Solved – How to do time series ( longitudinal) clustering based entirely on Shape of the curves

clusteringk-meanspanel datatime series

I have a longitudinal (panel) dataset for investment growth for 120 countries covering the time from 1960-2008. Essentially it's viewed as 120 time series.

What I am interested in is to group countries based on their shape of their growth curves over time. Thus whether they share similar Shape of their curves are the only criteria I need for grouping those countries.

I have tried KmL package (K-means for Longitudinal Data), but it seems that (please correct me if I am wrong) this methodology produces the result that group countries exhibiting similar (investment growth) mean value (or magnitude), not exactly according to the similar shape. For example, KmL tends to group countries with high investment growth, median average investment growth, low investment growth, etc. The countries within those groups may have very different shape of curves over time.

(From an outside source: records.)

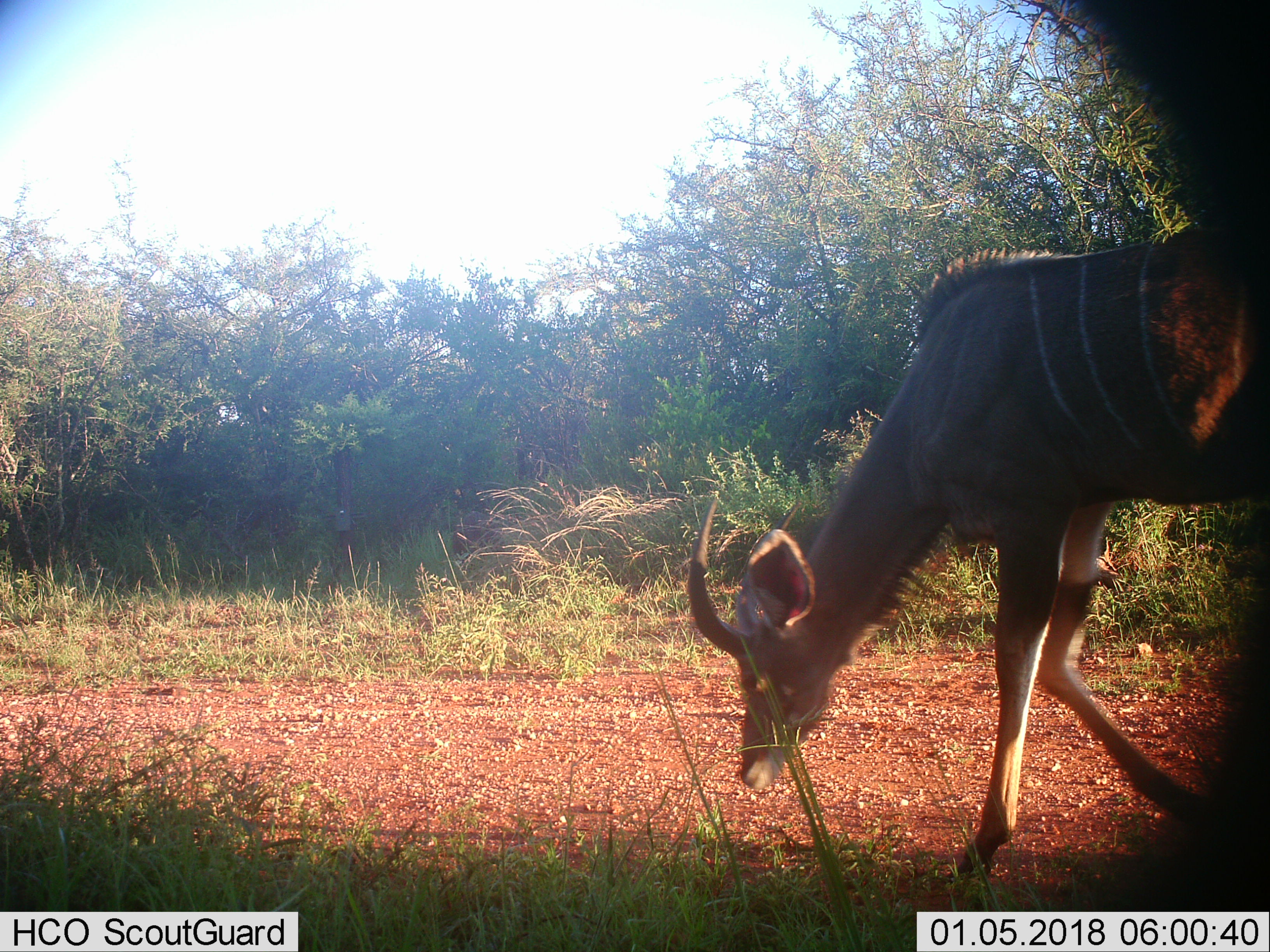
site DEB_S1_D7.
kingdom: Animalia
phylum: Chordata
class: Mammalia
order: Artiodactyla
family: Bovidae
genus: Tragelaphus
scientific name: Tragelaphus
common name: kudu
Kudu (Tragelaphus), count 1. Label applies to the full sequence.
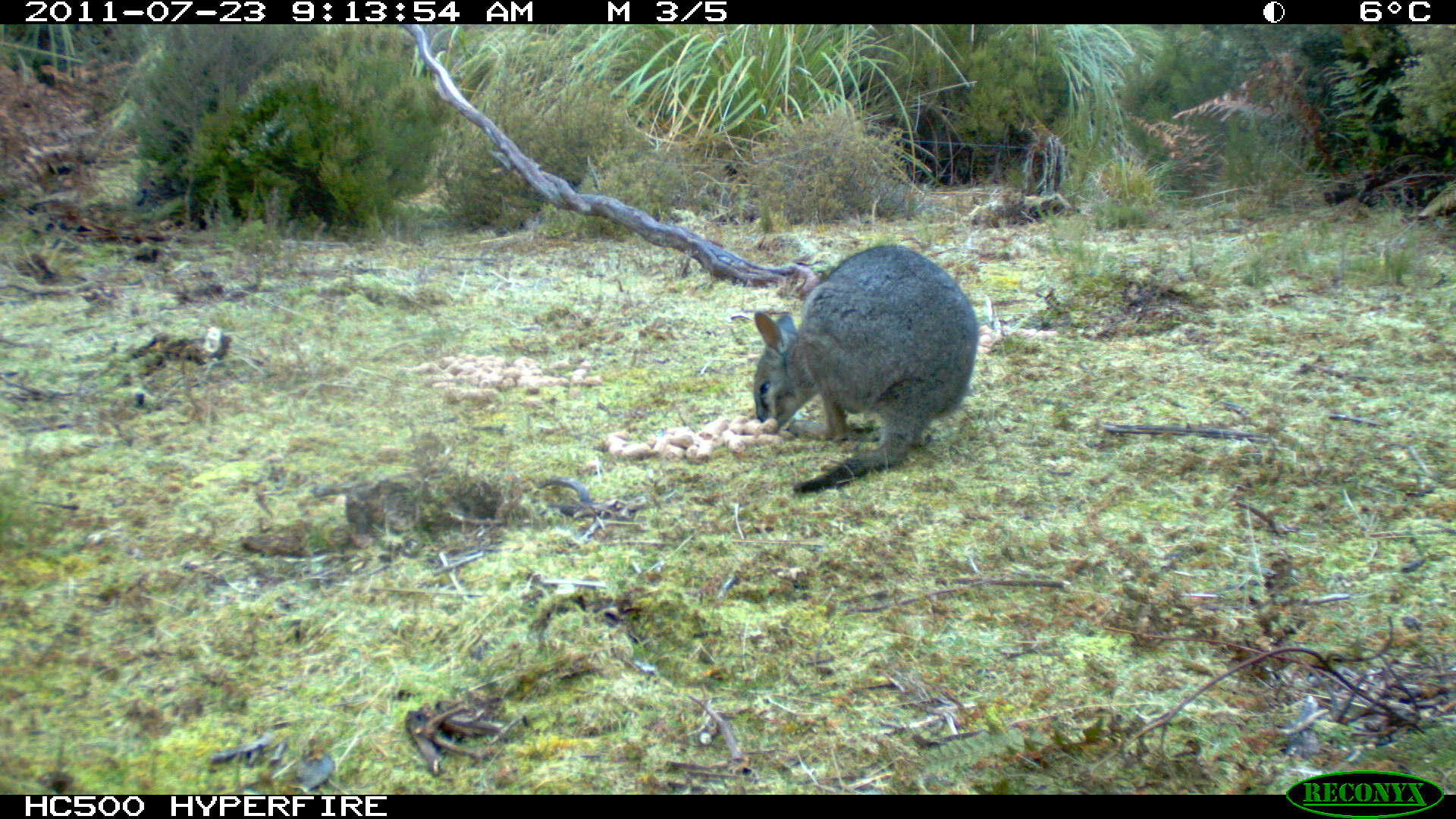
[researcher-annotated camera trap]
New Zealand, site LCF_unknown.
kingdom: Animalia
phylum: Chordata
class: Mammalia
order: Diprotodontia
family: Macropodidae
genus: Notamacropus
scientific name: Notamacropus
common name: wallaby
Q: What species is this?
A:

What I am looking for is regardless of the absolute value of investment growth. As long as the two countries exhibit similar pattern of their growth over time curve, they should be grouped together in one group.

Could anyone tell me a way to implement this clustering? I have noticed from previous posts that cointegration test may work. Any suggestions will be greatly appreciated!

Best Answer

If you z-standardize each of your series, $(X_i-\bar{X})/\sigma$, that is, unify level of the series firstly and swing of the series secondly, then the only difference that remains is the difference in shape. Compute euclidean distances (or similar measure) between 120 series and perform hierarchical clustering. You might also want (maybe) to do mild smoothig of the curves prior all.